Auch wenn die Verwirklichung grundlegender sozialer und wirtschaftlicher Bedürfnisse, wie etwa der Zugang zu Arbeit, Nahrung, Wohnraum und Gesundheitsversorgung in Afghanistan häufig nur sehr eingeschränkt möglich ist, so ist die Versorgung der durchschnittlichen afghanischen Bevölkerung in HERAT dennoch zumindest grundlegend gesichert.

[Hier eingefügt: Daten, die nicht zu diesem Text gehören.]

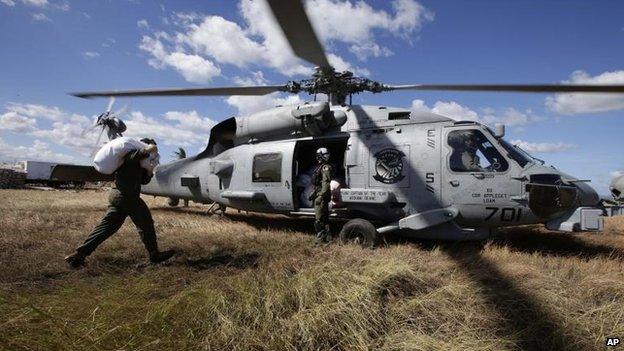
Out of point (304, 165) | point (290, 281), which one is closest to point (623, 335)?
point (290, 281)

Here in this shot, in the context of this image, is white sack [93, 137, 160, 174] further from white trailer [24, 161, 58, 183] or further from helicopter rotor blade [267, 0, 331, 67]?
white trailer [24, 161, 58, 183]

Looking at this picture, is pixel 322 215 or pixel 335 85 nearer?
pixel 322 215

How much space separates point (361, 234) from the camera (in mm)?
6445

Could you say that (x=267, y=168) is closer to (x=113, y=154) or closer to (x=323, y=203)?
(x=323, y=203)

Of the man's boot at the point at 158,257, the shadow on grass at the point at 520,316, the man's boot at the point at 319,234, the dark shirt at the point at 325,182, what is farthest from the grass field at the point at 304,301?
the dark shirt at the point at 325,182

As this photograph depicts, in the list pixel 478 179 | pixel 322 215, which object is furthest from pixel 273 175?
pixel 478 179

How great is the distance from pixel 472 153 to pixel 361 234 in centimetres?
219

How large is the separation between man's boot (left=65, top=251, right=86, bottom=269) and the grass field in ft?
0.51

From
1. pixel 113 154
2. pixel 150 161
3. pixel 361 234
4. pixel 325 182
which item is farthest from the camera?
pixel 325 182

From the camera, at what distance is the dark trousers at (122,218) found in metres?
4.58

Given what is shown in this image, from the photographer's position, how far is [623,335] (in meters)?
2.87

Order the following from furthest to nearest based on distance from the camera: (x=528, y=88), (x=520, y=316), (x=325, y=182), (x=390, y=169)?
(x=390, y=169), (x=325, y=182), (x=528, y=88), (x=520, y=316)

Die wirtschaftliche Situation in Afghanistan insgesamt und insbesondere in HERAT erreicht jedenfalls nicht das Prüfungskalkül des Art. 3 EMRK, das für die Annahme einer solchen Menschenrechtsverletzung das Vorhandensein einer die Grundbedürfnisse der menschlichen Existenz bedrohenden Lebenssituation unter exzeptionellen Umständen fordert (vgl. VwGH 19.06.2017, Ra 2017/19/0095). Zwar ist die Situation, insbesondere in HERAT, wegen der Zahl der Binnenvertriebenen und der im April 2018 aufgetretenen Dürre, auf welche jüngst starke Regenfälle gefolgt sind, die mit Zerstörungen in einzelnen Distrikten HERATs einhergegangen sind, angespannt. Der aktuellen Quellenlage ist jedoch nicht zu entnehmen, dass die Grundversorgung der Bevölkerung (mit Nahrungsmittel und Trinkwasser) in HERAT generell nicht mehr gewährleistet oder das Gesundheitsversorgungssystem zusammengebrochen wäre. Auch ist HERAT-Stadt nicht von den Zerstörungen infolge der starken Regenfälle, die im ersten Quartal 2019 in Teilen HERATs eingesetzten haben, betroffen. Die Versorgung des Beschwerdeführers ist somit in HERAT-Stadt jedenfalls grundlegend gewährleistet.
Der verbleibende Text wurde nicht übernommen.